DATASET EXTRACT
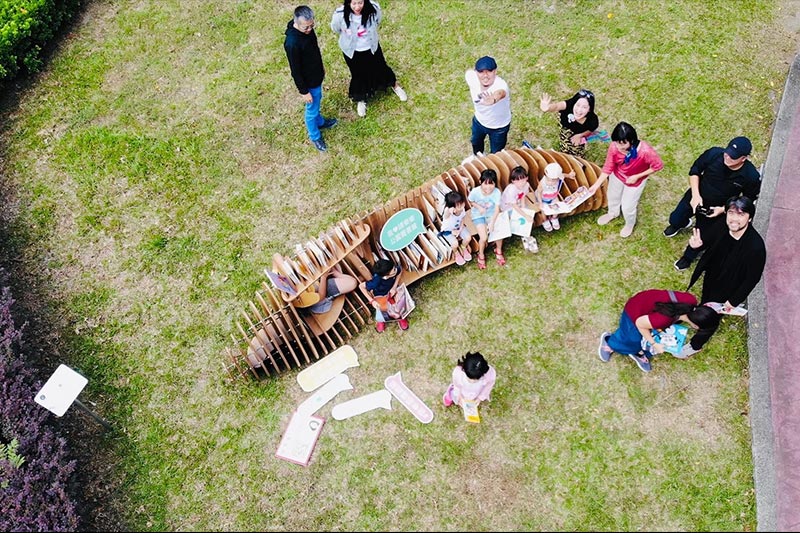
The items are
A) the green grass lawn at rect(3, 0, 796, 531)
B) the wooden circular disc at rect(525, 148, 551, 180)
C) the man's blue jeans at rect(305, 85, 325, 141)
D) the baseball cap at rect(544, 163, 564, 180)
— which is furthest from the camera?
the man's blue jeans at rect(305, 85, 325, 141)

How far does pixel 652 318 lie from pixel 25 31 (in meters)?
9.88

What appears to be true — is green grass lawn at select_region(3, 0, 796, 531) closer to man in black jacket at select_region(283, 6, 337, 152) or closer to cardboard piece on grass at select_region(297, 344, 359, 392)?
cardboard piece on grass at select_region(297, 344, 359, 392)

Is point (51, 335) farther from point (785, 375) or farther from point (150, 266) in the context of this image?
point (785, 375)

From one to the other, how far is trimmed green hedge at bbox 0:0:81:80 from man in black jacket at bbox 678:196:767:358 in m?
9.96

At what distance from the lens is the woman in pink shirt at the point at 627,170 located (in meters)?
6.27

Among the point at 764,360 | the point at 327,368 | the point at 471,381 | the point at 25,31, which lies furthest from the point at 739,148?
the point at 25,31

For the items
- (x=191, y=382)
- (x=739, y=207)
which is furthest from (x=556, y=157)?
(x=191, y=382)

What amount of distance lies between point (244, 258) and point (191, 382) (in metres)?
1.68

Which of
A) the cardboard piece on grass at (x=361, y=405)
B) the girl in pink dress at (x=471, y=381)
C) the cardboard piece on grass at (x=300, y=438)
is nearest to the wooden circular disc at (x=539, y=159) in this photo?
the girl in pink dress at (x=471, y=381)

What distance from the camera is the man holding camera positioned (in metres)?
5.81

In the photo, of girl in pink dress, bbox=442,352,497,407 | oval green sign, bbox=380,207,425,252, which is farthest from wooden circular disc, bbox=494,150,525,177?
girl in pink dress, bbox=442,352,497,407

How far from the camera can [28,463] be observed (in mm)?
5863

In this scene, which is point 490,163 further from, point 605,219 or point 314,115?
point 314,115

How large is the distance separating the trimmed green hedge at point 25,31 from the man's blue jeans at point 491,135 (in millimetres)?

---

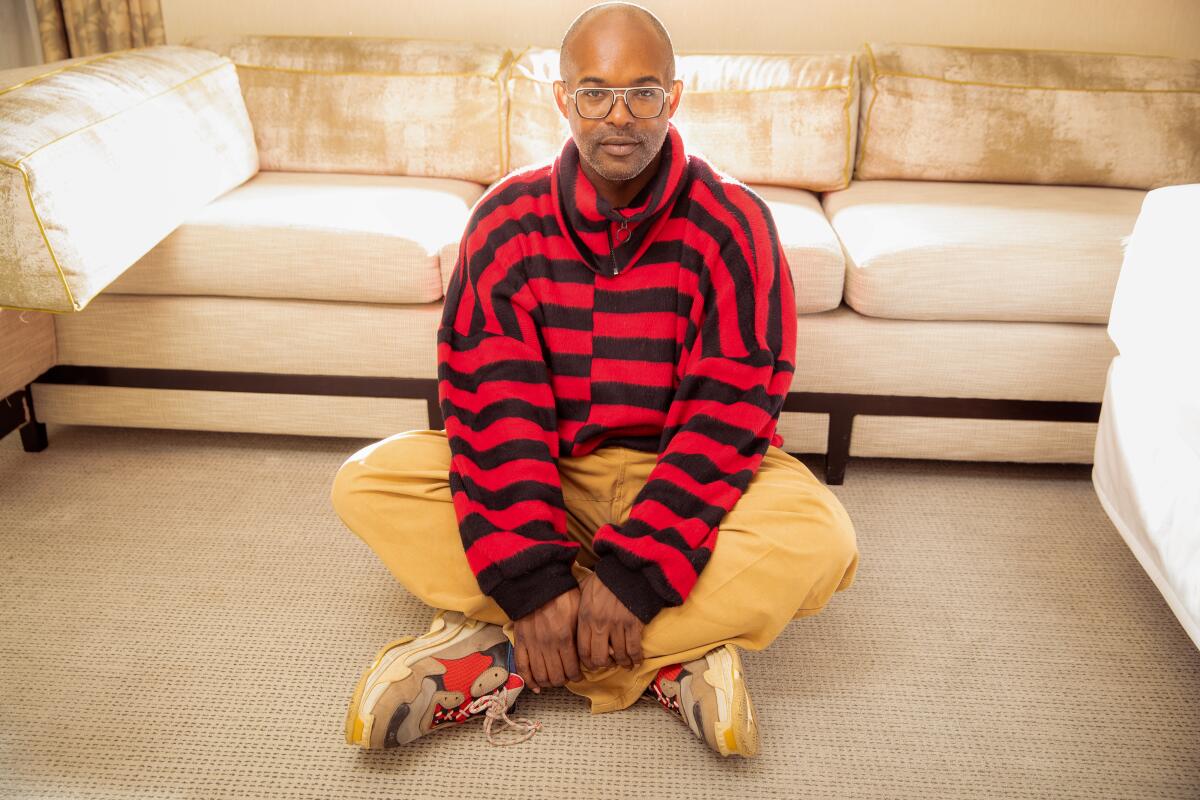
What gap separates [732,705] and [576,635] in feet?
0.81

* * *

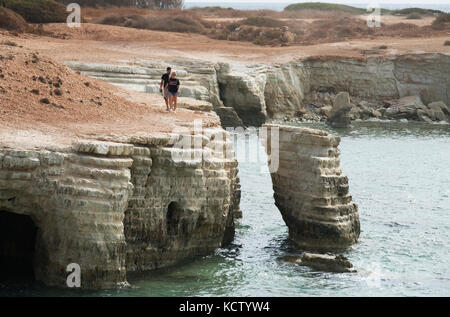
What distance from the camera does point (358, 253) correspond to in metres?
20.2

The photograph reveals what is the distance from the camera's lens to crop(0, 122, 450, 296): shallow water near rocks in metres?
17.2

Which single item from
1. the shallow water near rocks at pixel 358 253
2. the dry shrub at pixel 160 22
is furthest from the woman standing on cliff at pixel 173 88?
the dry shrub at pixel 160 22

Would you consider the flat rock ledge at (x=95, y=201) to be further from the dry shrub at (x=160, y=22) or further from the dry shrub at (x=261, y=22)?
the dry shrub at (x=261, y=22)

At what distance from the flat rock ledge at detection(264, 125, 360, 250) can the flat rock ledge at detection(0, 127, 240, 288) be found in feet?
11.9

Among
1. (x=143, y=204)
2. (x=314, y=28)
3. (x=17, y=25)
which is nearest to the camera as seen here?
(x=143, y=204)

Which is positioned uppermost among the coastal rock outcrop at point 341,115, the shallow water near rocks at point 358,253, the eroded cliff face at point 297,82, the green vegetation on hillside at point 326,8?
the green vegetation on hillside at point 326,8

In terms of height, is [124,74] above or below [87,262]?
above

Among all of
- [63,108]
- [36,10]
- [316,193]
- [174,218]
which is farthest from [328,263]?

SET TASK
Render the records from the line with "What distance from the camera does" to the line with "which is farthest from [328,263]?", both ends included, as a JSON list of strings with one string per line and blank lines left out.

ANSWER
[
  "What distance from the camera does point (358, 253) correspond to in metres?",
  "20.2",
  "The photograph reveals what is the distance from the camera's lens to crop(0, 122, 450, 296): shallow water near rocks in metres?",
  "17.2",
  "Which single item from",
  "1. the shallow water near rocks at pixel 358 253",
  "2. the dry shrub at pixel 160 22",
  "is furthest from the woman standing on cliff at pixel 173 88?",
  "the dry shrub at pixel 160 22",
  "Would you consider the flat rock ledge at (x=95, y=201) to be further from the dry shrub at (x=160, y=22) or further from the dry shrub at (x=261, y=22)?",
  "the dry shrub at (x=261, y=22)",
  "At what distance from the flat rock ledge at detection(264, 125, 360, 250) can the flat rock ledge at detection(0, 127, 240, 288) be found in feet?",
  "11.9",
  "Among",
  "1. (x=143, y=204)",
  "2. (x=314, y=28)",
  "3. (x=17, y=25)",
  "which is nearest to the camera as seen here?",
  "(x=143, y=204)",
  "Which is positioned uppermost among the coastal rock outcrop at point 341,115, the shallow water near rocks at point 358,253, the eroded cliff face at point 297,82, the green vegetation on hillside at point 326,8?",
  "the green vegetation on hillside at point 326,8",
  "In terms of height, is [124,74] above or below [87,262]?",
  "above",
  "Among all of",
  "- [63,108]",
  "- [36,10]",
  "- [316,193]",
  "- [174,218]",
  "which is farthest from [328,263]?"
]